TEKS BACAAN>
Majalah Farmasetika – Farmasis Indonesia Bersatu (FIB) akan mengajukan Rancangan Undang-Undang (RUU) Praktik Kefarmasian sebagai pengganti RUU Kefarmasian (Omnibuslaw).
Berdasarkan press rilis yang diterima redaksi (17/3/2021), FIB akan bersikap untuk mengambil alih legal drafter RUU Kefarmasian ini yang merupakan tindak lanjut dari hasil Mukernas III FIB yang berlangsung Januari 2021.
Dalam keterangannya, saat ini tim Adhoc RUU Praktik Kefarmasian yang dibentuk FIB sedang dalam tahap menyelesaikan naskah akademik dan draf RUU Praktik Kefarmasian.
Humas FIB, Apoteker Subagiyo Achmad mengungkapkan bahwa dari aspirasi yang berkembang, RUU yang saat ini berproses di DPR (RUU Kefarmasian Omnibus law) ternyata tidak tersosialisasi dengan baik dikalangan Apoteker dan kontennya tidak diinginkan oleh Apoteker dari berbagai himpunan.
“Yang diinginkan saat ini adalah UU Praktik Kefarmasian yang sangat penting bagi Apoteker dalam menjalankan praktik apoteker secara paripurna. Praktik Kefarmasian ternyata memiliki cakupan yg sangat luas, dari praktik mandiri di komunitas, praktik farmasi klinik sampai dengan praktik farmasi veteriner dan dari mulai praktik pembuatan sampai dengan evaluasi pengunaan perbekalan farmasi, sehingga otomatis akan bersinggungan keselamatan masyarakat luas”. Tegas Subagiyo
Dengan kondisi saat ini yg hanya mengidentikkan apoteker dengan logistik perbekalan farmasi tentunya sangat membahayakan kehidupan masyarakat itu sendiri karena mengabaikan bahaya penggunaan perbekalan farmasi dan pengobatan manusia hewan maupun tumbuhan.

YANG HARUS DIKERJAKAN> Sebutkan tahap yang sedang dijalani tim Adhoc RUU Praktik Kefarmasian bentukan FIB menurut teks bacaan. Catatan di bawah ini merupakan bahan yang terpisah dari teks bacaan.

DATA YANG DITAMPILKAN>
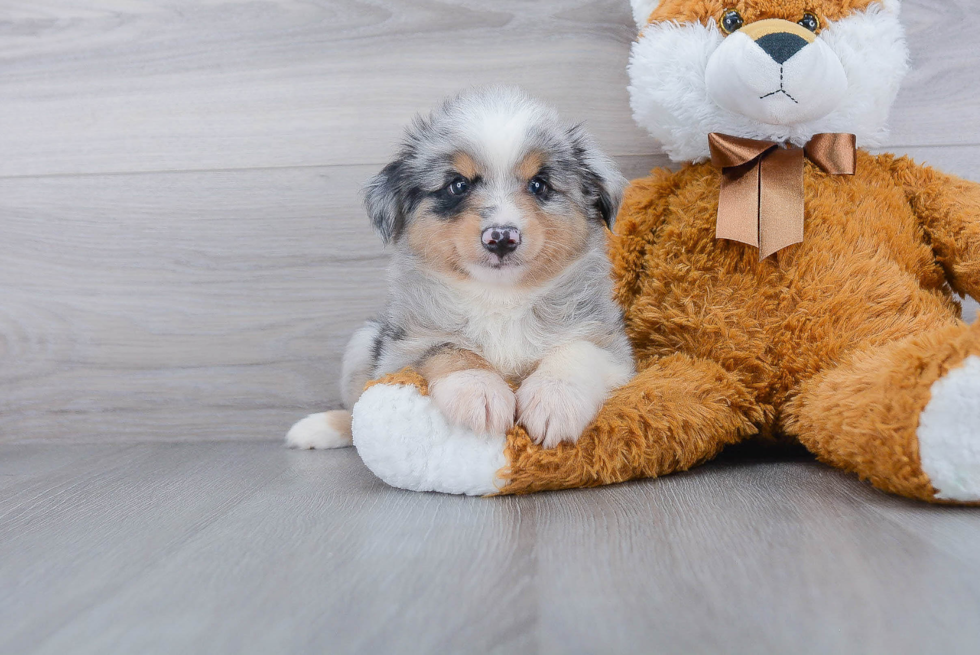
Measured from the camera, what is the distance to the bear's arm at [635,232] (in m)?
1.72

...

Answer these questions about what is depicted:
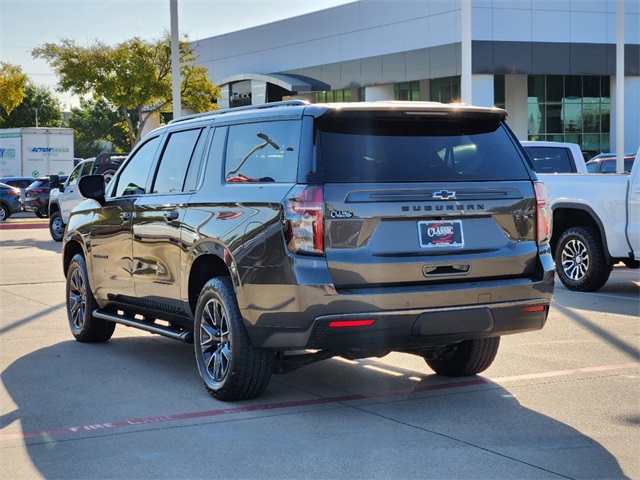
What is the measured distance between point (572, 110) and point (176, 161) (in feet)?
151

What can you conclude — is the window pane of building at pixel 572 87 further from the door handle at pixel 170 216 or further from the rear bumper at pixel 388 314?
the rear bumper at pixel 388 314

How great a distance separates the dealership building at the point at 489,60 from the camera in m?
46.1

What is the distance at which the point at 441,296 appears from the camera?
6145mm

---

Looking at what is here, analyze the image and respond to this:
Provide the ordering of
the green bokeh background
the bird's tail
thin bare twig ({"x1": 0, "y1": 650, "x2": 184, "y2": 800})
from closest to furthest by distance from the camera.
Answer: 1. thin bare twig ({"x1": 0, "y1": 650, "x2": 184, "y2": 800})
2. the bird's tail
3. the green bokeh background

JAWABAN LATIHAN> Tim tersebut sedang dalam tahap menyelesaikan naskah akademik dan draf RUU Praktik Kefarmasian.